*Problem details:*
Give the records from the start through the line containing "10.8 metres", both ends included, as a two-column CSV with the columns text and answer. Use one row for each record, with its text and its answer each in a single quoted field and any line breaks replaced by spaces.

*Information shown:*

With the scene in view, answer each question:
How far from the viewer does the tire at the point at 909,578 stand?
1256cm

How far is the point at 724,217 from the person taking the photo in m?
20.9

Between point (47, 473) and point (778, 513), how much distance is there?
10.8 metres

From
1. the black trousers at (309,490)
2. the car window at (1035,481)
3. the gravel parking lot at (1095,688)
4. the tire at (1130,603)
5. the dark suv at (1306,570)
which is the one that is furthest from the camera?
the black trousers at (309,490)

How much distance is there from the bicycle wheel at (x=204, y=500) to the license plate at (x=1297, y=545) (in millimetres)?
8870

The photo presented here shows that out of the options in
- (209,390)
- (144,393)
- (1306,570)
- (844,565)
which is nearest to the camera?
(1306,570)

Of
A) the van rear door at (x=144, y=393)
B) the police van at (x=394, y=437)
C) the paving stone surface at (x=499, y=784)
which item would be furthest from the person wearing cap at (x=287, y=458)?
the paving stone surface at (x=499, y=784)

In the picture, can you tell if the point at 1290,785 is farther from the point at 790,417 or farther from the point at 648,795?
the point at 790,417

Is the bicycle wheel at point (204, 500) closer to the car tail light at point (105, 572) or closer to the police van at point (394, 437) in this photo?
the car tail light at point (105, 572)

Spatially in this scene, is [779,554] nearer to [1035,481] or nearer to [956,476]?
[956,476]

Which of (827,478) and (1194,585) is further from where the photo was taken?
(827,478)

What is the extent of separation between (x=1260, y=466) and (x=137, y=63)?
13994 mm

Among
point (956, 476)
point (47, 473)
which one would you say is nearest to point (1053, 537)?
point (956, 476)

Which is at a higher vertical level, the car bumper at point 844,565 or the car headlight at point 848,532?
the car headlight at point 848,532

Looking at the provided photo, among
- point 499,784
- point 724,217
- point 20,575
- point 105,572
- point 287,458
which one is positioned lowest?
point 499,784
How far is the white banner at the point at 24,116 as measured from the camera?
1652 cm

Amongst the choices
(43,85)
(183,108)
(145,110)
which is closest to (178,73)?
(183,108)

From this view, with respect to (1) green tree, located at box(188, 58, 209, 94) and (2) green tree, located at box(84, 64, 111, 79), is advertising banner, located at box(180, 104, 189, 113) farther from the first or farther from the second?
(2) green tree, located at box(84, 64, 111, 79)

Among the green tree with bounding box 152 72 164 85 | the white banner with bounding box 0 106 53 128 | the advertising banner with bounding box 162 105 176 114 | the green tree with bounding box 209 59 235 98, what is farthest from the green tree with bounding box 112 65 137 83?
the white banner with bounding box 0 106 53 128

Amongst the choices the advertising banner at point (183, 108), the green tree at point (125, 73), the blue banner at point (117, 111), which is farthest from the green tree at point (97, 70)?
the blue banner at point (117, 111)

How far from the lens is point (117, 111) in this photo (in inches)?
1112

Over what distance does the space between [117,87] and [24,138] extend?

*Written response:*
text,answer
"With the scene in view, answer each question: How far from the viewer does the tire at the point at 909,578 stand?","1256cm"
"How far is the point at 724,217 from the person taking the photo in m?","20.9"
"Between point (47, 473) and point (778, 513), how much distance is there?","10.8 metres"